*WRITTEN INSTRUCTION*. Give every line of the material, from the line containing "What is the distance you" down to the end, as a JSON list of strings with one string per line and blank lines omitted. Leave the pictures out of your answer.

Dataset excerpt:
##########
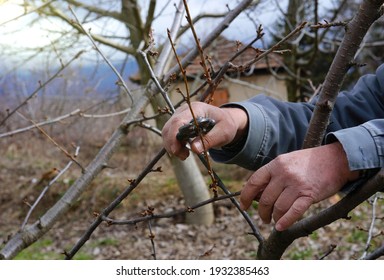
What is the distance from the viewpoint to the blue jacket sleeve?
24.1 inches

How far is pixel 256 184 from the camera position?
62 cm

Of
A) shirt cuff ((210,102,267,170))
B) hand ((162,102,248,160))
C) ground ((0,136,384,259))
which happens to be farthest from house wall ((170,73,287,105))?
hand ((162,102,248,160))

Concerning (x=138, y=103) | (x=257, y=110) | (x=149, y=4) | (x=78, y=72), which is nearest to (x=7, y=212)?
(x=78, y=72)

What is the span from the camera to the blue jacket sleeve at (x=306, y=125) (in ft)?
2.01

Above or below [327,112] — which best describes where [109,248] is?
above

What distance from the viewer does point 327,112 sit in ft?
2.28

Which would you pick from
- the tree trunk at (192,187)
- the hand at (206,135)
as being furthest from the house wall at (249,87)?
the hand at (206,135)

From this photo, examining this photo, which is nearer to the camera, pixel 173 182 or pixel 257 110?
pixel 257 110

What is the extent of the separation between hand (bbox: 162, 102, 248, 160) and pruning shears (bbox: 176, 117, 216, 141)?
1cm

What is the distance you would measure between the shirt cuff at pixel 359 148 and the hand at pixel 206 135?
0.52 ft

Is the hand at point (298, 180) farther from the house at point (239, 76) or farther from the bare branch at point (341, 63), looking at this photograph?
the house at point (239, 76)

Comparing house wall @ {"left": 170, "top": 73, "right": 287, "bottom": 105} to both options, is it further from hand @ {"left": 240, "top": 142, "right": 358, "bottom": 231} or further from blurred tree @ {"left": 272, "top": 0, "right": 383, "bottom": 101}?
hand @ {"left": 240, "top": 142, "right": 358, "bottom": 231}
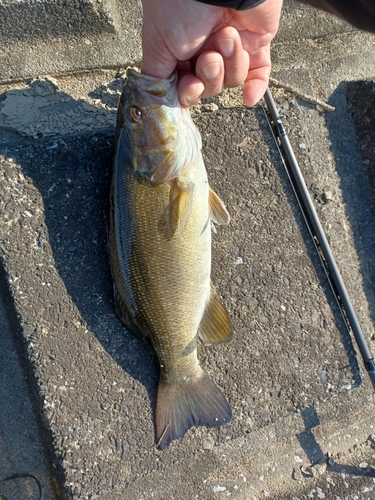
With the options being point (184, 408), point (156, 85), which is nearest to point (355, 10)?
point (156, 85)

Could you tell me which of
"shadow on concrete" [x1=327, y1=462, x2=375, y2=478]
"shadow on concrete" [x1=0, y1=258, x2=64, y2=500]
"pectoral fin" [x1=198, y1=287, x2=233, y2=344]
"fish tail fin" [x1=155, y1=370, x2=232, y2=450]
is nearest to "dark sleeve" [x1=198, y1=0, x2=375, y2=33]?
"pectoral fin" [x1=198, y1=287, x2=233, y2=344]

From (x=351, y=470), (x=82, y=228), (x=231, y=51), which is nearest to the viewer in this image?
(x=231, y=51)

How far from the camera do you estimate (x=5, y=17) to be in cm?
229

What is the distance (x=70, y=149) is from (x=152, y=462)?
1.57m

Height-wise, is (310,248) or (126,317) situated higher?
(310,248)

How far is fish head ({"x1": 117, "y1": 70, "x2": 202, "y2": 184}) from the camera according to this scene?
77.8 inches

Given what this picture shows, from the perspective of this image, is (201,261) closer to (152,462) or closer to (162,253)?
(162,253)

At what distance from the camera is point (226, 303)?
2.31m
##########
*RESULT FOR THIS TASK*.
[
  "What is the distance you would measure between the shirt cuff at pixel 359 148 and the hand at pixel 206 135?",
  "0.52 ft",
  "Is the hand at point (298, 180) farther from the house at point (239, 76) or farther from the bare branch at point (341, 63), looking at this photograph?",
  "the house at point (239, 76)",
  "Comparing house wall @ {\"left\": 170, \"top\": 73, \"right\": 287, \"bottom\": 105} to both options, is it further from hand @ {\"left\": 240, \"top\": 142, \"right\": 358, \"bottom\": 231} or further from blurred tree @ {\"left\": 272, \"top\": 0, \"right\": 383, \"bottom\": 101}?",
  "hand @ {\"left\": 240, \"top\": 142, \"right\": 358, \"bottom\": 231}",
  "With the options being point (184, 408), point (156, 85), which is nearest to point (355, 10)?",
  "point (156, 85)",
  "Could you tell me which of",
  "\"shadow on concrete\" [x1=327, y1=462, x2=375, y2=478]",
  "\"shadow on concrete\" [x1=0, y1=258, x2=64, y2=500]",
  "\"pectoral fin\" [x1=198, y1=287, x2=233, y2=344]",
  "\"fish tail fin\" [x1=155, y1=370, x2=232, y2=450]",
  "is nearest to \"dark sleeve\" [x1=198, y1=0, x2=375, y2=33]?",
  "\"pectoral fin\" [x1=198, y1=287, x2=233, y2=344]",
  "From (x=351, y=470), (x=82, y=228), (x=231, y=51), which is nearest to the viewer in this image?",
  "(x=231, y=51)",
  "How far from the camera do you estimate (x=5, y=17) to be in cm?",
  "229",
  "What is the distance (x=70, y=149) is from (x=152, y=462)?",
  "1.57m",
  "Height-wise, is (310,248) or (126,317) situated higher?",
  "(310,248)",
  "How far is fish head ({\"x1\": 117, \"y1\": 70, \"x2\": 202, \"y2\": 184}) from the camera according to this scene?",
  "77.8 inches",
  "Given what this picture shows, from the perspective of this image, is (201,261) closer to (152,462) or closer to (162,253)?",
  "(162,253)",
  "At what distance from the camera is point (226, 303)?",
  "2.31m"
]